Réunion du 4 novembre 2010 à 15h00
Projet de loi de programmation des finances publiques pour les années 2011 à 2014 projet de loi de finances pour 2011 — Défense

Photo issue du site de l'Assemblée nationale ou de WikipediaGilbert Le Bris :

Monsieur le président, monsieur le ministre, mes chers collègues, le budget de la défense est, comme d'autres, confronté à une impasse budgétaire qui conduit à faire des choix. Parmi ceux-ci, il en est un qui m'apparaît dommageable pour notre pays : la restriction progressive de la marine nationale à son seul rôle d'armée de mer.

De livre blanc en plan bleu, de loi de programmation en RGPP, de loi de finances en contrats opérationnels, le format de la marine est abaissé : réduction du nombre de bateaux, concentration sur ce qui est considéré comme son coeur de métier, à savoir la préparation de la guerre. Or nous espérons échapper à la confrontation armée. Certes, il faut tenir les équipements prêts. Mais il ne faut pas perdre de vue que les missions civiles s'imposeront à nous à coup sûr.
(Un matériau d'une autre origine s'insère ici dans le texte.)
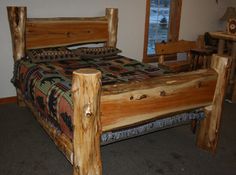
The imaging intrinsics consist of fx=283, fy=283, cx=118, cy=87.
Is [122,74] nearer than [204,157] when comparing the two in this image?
No

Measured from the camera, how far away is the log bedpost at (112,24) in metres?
3.89

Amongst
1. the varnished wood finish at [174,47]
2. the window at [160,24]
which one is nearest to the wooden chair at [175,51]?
the varnished wood finish at [174,47]

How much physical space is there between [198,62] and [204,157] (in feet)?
6.69

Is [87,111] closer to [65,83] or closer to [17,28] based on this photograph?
[65,83]

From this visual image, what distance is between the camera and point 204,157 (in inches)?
101

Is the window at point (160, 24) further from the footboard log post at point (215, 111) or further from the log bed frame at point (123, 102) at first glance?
the footboard log post at point (215, 111)

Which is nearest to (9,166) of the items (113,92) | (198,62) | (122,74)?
(113,92)

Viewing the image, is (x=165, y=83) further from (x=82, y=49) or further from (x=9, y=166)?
(x=82, y=49)

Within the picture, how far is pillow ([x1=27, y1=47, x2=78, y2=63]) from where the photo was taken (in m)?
3.17

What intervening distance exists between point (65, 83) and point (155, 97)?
0.80 meters

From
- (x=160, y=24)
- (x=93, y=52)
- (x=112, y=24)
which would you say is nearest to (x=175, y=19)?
(x=160, y=24)

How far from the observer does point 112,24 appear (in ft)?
13.0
Prenons un exemple. Il revient à la marine nationale d'assurer notre souveraineté étatique sur l'espace maritime de notre pays, qui est le deuxième au monde par sa taille. Or ce budget pour 2011 ne prévoit ni commandes ni livraisons pour nos forces de souveraineté.

L'arrestation fort heureusement réussie des preneurs d'otages du Ponant en 2008 s'est faite avec des bateaux gris de vingt-sept ans d'âge en moyenne et des hélicoptères qui, pour moitié, étaient d'une génération remontant à un demi-siècle.
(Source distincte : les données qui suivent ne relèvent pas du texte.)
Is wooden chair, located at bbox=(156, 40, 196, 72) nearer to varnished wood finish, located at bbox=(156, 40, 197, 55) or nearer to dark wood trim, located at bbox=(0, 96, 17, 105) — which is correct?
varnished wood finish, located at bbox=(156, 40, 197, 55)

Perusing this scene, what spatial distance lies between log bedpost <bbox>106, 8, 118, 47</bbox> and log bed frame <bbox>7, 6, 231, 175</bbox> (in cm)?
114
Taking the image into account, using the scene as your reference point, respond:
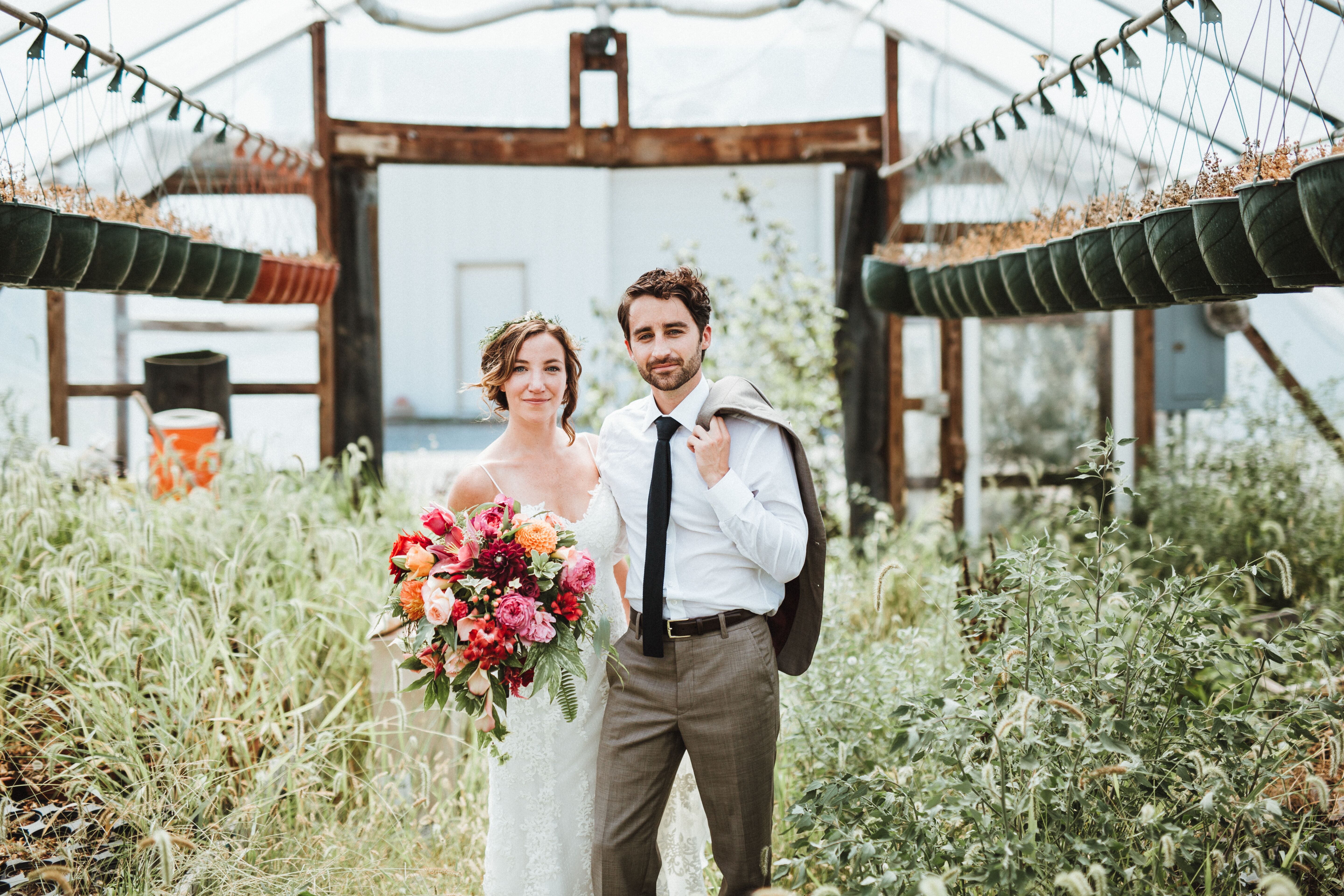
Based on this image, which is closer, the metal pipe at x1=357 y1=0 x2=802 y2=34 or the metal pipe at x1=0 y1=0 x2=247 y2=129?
the metal pipe at x1=0 y1=0 x2=247 y2=129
Trois jours après le séisme du 12 janvier 2010 à Haïti, le BATRAL Francis Garnier appareillait depuis Fort-de-France. Celui-ci est aujourd'hui désarmé et les trois BATRAL restant doivent subir le même sort d'ici à 2014. Mais peut-être prolongera-t-on leur durée de vie jusqu'en 2020 afin d'attendre la construction des unités du programme BIS.

La rupture capacitaire est toutefois bien là. L'Audacieuse, La Boudeuse, La Glorieuse de la classe des P400 sont désarmés : la marine y perd non seulement des noms poétiques mais aussi des moyens d'intervention car le jeu des chaises musicales consistant à envoyer des navires de métropole vers l'outre-mer ne pourra durer jusqu'à la mise en place du programme de remplacement BATSIMAR prévu entre 2018 et 2025.

Plus de BATRAL, plus de patrouilleurs P400 – les neuf bâtiments en service doivent être retirés du service actif d'ici à 2016 –, plus de patrouilleurs du service public : ce ne sont pas seulement les bateaux qui seront désarmés, mais les moyens de la France !

Devant notre commission, le chef d'état-major des armées a indiqué que le nouveau schéma de l'outre-mer engendrera une réduction de 23 % des effectifs des forces de souveraineté d'ici à 2020. Où est la logique dans tout cela alors que la France veut placer 20 % de ses eaux sous souveraineté sous le statut d'aires marines protéges faute de pouvoir assurer la défense de ces espaces ? N'oublions pas qu'en mer, le droit ne renvoie pas seulement à la possession, mais surtout à la capacité d'agir.

Dans ces conditions, comment défendre nos droits souverains acquis depuis que la convention de Montego Bay a consacré, en 1982, la patrimonialisation des ressources maritimes ?

Sous prétexte de réorganisation et de redistribution des moyens, c'est une lourde diminution de nos capacités d'agir, de notre possibilité de montrer pavillon, qui se profile, en contradiction totale avec les objectifs affichés par le Président de la République dans son discours du Havre de 2009 où il insistait sur l'importance géostratégique de la mer.

Il faut réagir pour éviter de perdre, sur notre territoire maritime, notre statut de « grande puissance moyenne » dont parlait le président Giscard d'Estaing.